I wrote about the effect of salt on the boiling point of water recently and Sciencebase reader Derek Burney asked why cooks use salt when boiling vegetables, for instance, if the effect on boiling point and so cooking times is so minimal, as I explained.
Well, the small amount of salt (sodium chloride) added to food has very, very little effect on the boiling point and so really does not affect how quickly the food cooks. The fundamental reason we like to cook with salt is that salt has not only its own taste, but also interferes with the bitter-taste receptors on the tongue, essentially blocking them temporarily and so masking the taste of any bitter compounds in the food you eat, therefore emphasising any sweet tastes. It really is purely there as a flavour enhancer. Try it with some raw lettuce, eat a leaf raw and concentrate on the bitterness. Then sprinkle on some salt and eat the second leaf, besides the taste of the salt, you will notice it actually tastes sweeter.

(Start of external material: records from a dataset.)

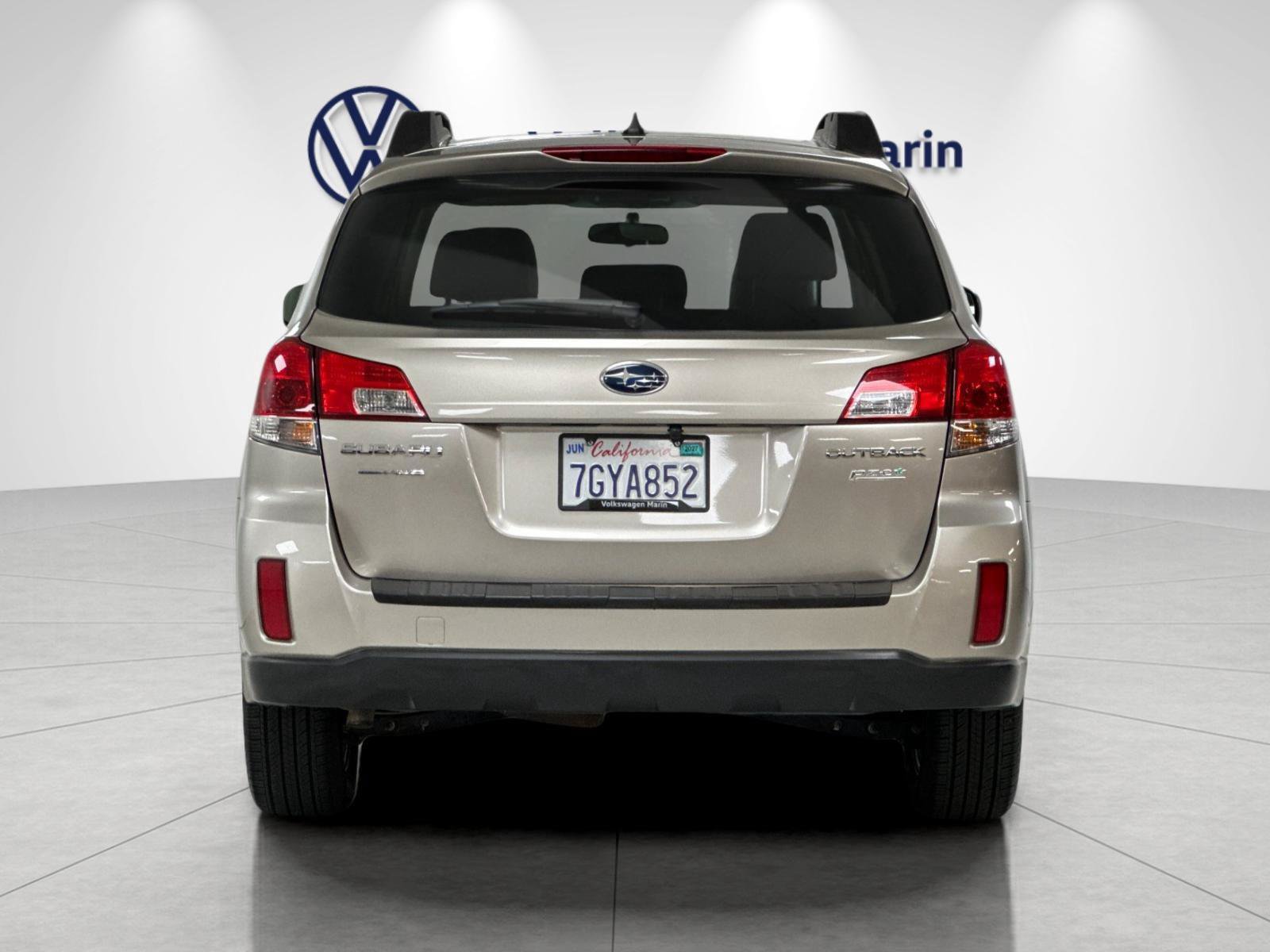 Used 2014 Subaru Outback 2.5i Limited AWD/4WD image 4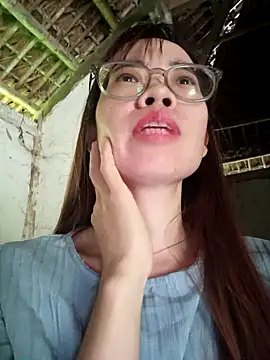   Mai-love19   online show from 10-08-25, 12:12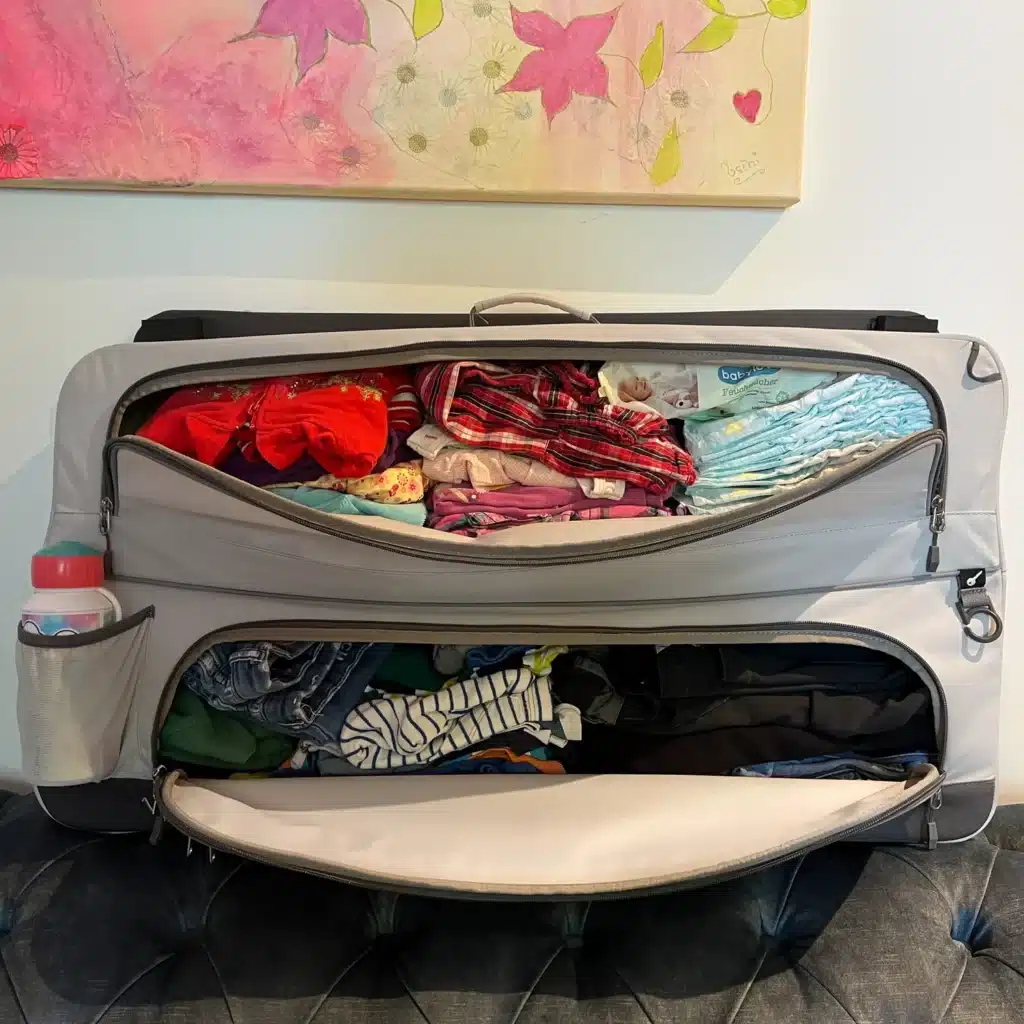 VanEssa Packtasche VW T5 T6 Packbeispiel auf Couch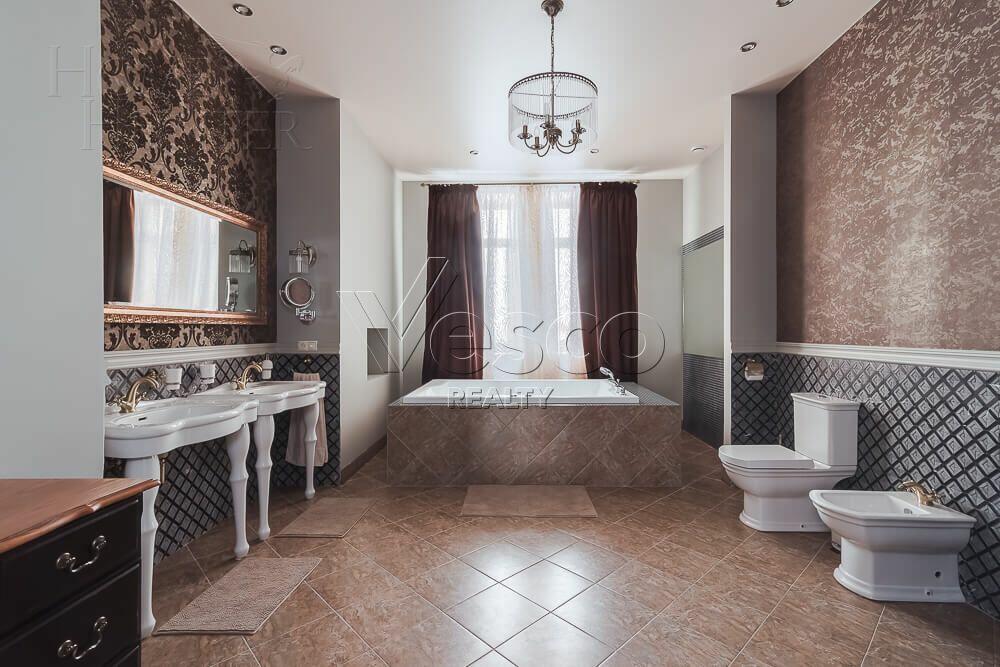 2-этажный коттедж 850 м² с отделкой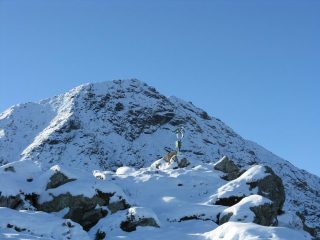 L'obelisco in cima con il Civrari alle spalle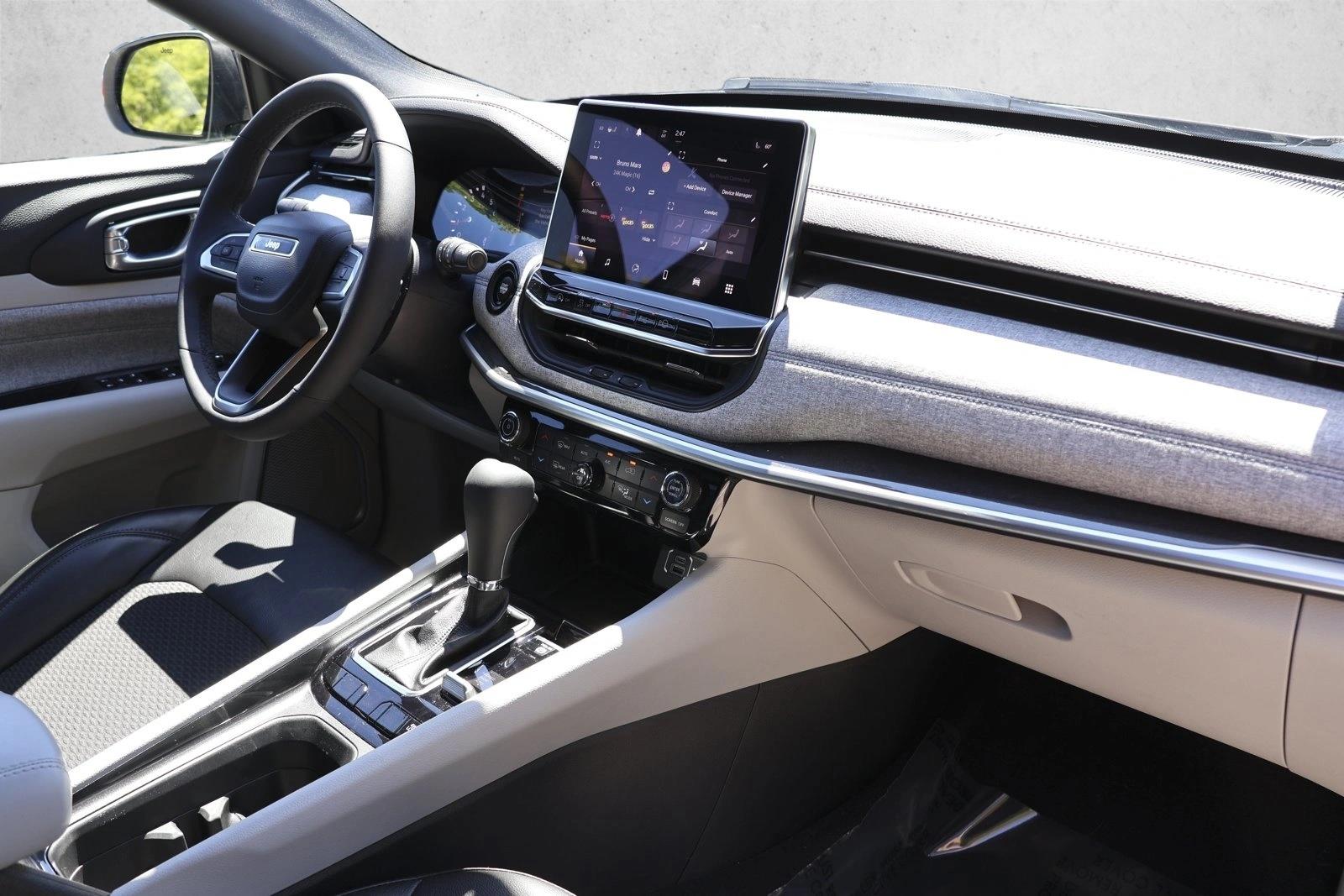 2023 Jeep Compass Latitude - Photo 27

Given how bitter and downright nasty some vegetables can taste raw – think Brussels sprouts, spring cabbage, turnip – and perhaps more so in days gone by when quality may have been even lower, it is easy to see why adding salt to the cooking pot would have become standard practice.
This was covered in New Scientist a while back. The sodium salt of the glutamic acid, commonly known as MSG (monosodium glutamate) does even more, it has the bitter-blocking sodium ions. It adds a frissant through the stimulating “deliciousness” (umami, in Japanese, from the word for savoury) of the glutamate. Some research indicates that there are umami receptors on the tongue representing a fifth taste sensation alongside bitter, sweet, salt, and sour. Different research again adds a sixth taste sensation to our tongues, claiming a receptor for fatty acids.
Given the highly stimulating effects of salt (as taste and bitter blocker), MSG, and fat (in the form of fatty acids) on our tongues it is perhaps no surprise then that salt-laden fatty foods taste so delicious.